Que permet la marche en regard du kayak, parcourir une chaîne de montagnes plutôt que descendre un fleuve ?
Bien souvent les cours d’eau suivent la ligne définie par la plus basse altitude d’un relief (talweg). Inversement pour les chemins de crête. L’un et l’autre s’inscrivent donc dans une géographie contraire. Pourtant, dans les deux cas, il s’agit d’emprunter une voie qui n’est pas tracée par l’homme mais esquissée par un paysage. C’est là qu’intervient ce que Kenneth White appelle la géopoétique. En empruntant les lacis d’un fleuve ou les oscillations dessinées par les montagnes, le voyageur ne cherche pas l’itinéraire le plus court, mais une connivence avec la nature qu’il traverse. Il se soumet aux conditions de son environnement – et non le contraire – ce qui constitue une façon à la fois respectueuse et poétique de repenser son rapport au monde.
Qu’est-ce qui fait l’identité des Carpates ?

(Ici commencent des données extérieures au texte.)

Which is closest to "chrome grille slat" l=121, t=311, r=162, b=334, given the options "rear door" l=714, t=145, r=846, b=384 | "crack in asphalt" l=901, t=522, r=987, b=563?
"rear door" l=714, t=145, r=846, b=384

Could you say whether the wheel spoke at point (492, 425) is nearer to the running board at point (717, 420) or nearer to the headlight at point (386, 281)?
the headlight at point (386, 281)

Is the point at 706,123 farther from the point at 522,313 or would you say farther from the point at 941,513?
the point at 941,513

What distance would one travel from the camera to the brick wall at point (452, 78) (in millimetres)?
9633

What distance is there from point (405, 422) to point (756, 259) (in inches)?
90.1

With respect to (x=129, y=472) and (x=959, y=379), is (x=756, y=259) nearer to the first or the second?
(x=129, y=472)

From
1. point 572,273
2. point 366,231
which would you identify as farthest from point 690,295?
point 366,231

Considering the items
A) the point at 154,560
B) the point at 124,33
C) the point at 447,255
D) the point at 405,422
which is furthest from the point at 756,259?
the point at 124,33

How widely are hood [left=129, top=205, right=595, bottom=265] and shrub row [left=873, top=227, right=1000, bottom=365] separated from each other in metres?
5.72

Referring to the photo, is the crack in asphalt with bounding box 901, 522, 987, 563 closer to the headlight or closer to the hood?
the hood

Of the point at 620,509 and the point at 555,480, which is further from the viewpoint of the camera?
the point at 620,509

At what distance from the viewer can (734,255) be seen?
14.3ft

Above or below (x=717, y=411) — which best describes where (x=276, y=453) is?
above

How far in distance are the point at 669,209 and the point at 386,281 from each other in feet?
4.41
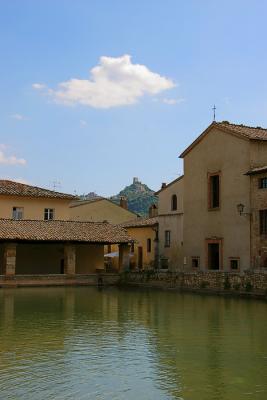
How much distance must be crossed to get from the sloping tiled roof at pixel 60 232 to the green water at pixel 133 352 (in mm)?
12637

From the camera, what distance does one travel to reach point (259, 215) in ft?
98.1

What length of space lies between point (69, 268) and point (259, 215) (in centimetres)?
1398

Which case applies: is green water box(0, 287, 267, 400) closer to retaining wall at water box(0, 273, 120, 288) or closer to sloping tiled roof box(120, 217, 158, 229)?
retaining wall at water box(0, 273, 120, 288)

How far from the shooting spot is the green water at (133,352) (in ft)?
30.9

Historiquement les Carpates on été un refuge pour les populations insoumises des plaines environnantes. Brigands, paysans opprimés, déserteurs, Tsiganes, sont venus chercher dans les plissements alpins une forme d’indépendance, un supplément de liberté en réaction aux idéologies et à l’oppression qu’exerçait sur eux une autorité centrale. Aujourd’hui, les populations montagnardes conservent ce sens de la justice et du partage. Pour elles, la chaîne des Carpates est un royaume à part entière, une unité géographique qui transcende le tracé imaginaire et absurde des frontières.
Deux ou trois moments particuliers ou intenses?

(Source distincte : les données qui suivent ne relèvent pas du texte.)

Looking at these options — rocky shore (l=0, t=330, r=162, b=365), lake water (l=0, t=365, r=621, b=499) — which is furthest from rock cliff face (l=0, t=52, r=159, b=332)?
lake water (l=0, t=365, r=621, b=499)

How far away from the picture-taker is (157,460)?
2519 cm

Carpates, La traversée de l’Europe sauvage est composé de trente et un chapitres et au moins autant de moments forts. Ce récit est une succession d’événements intenses, tout simplement parce que le voyage l’était. Des premiers pas dans les hêtraies slovaques aux cimes escarpées des Tatras polonaises, en passant par les tavernes enfumées de Slovaquie, les cueilleurs ukrainiens au sourire pourpre, les anachorètes des monts Retezat, les bergers solitaires de Roumanie, les no man’s lands frontaliers, les transes exaltées de la marche, le face-à-face avec un ours, la ? guerre des pierres » avec les chiens, et j’en passe.

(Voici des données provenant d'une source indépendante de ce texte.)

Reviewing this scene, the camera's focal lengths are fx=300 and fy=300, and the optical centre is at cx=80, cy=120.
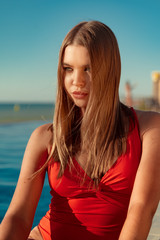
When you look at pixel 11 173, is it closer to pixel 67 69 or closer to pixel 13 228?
pixel 13 228

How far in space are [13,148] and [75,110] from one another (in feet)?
22.9

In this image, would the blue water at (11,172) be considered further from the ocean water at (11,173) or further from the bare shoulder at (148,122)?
the bare shoulder at (148,122)

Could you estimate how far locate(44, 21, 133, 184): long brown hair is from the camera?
1490 mm

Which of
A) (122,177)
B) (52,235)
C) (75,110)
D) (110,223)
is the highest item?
(75,110)

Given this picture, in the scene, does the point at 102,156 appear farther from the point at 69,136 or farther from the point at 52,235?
the point at 52,235

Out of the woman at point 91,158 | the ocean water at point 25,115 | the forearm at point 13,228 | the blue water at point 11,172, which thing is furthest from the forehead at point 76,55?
the blue water at point 11,172

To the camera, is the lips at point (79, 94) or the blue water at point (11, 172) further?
the blue water at point (11, 172)

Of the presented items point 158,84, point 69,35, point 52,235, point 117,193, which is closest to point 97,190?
point 117,193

Quels auteurs ont inspiré votre voyage ou permis son approfondissement ?
Ils sont nombreux et on les retrouve dans la bibliographie du livre. On pourrait citer parmi eux Mirel Bran et son ouvrage Les Roumains qui offre un bel éclairage sur l’identité d’un peuple, Paolo Rumiz et sa quête des périphéries oubliées dans Aux frontières de l’Europe ou encore Patrick Leigh Fermor avec Dans la nuit et le vent, À pied de Londres à Constantinople. Mais s’il y a un seul écrivain à lire pour se préparer à traverser le rideau de fer de nos idées reçues, c’est bien Andrzej Stasiuk, véritable philosophe des marges : Fado, Sur la route de Babadag, Mon Europe et L’Est sont des ouvrages exaltants que je recommande chaudement.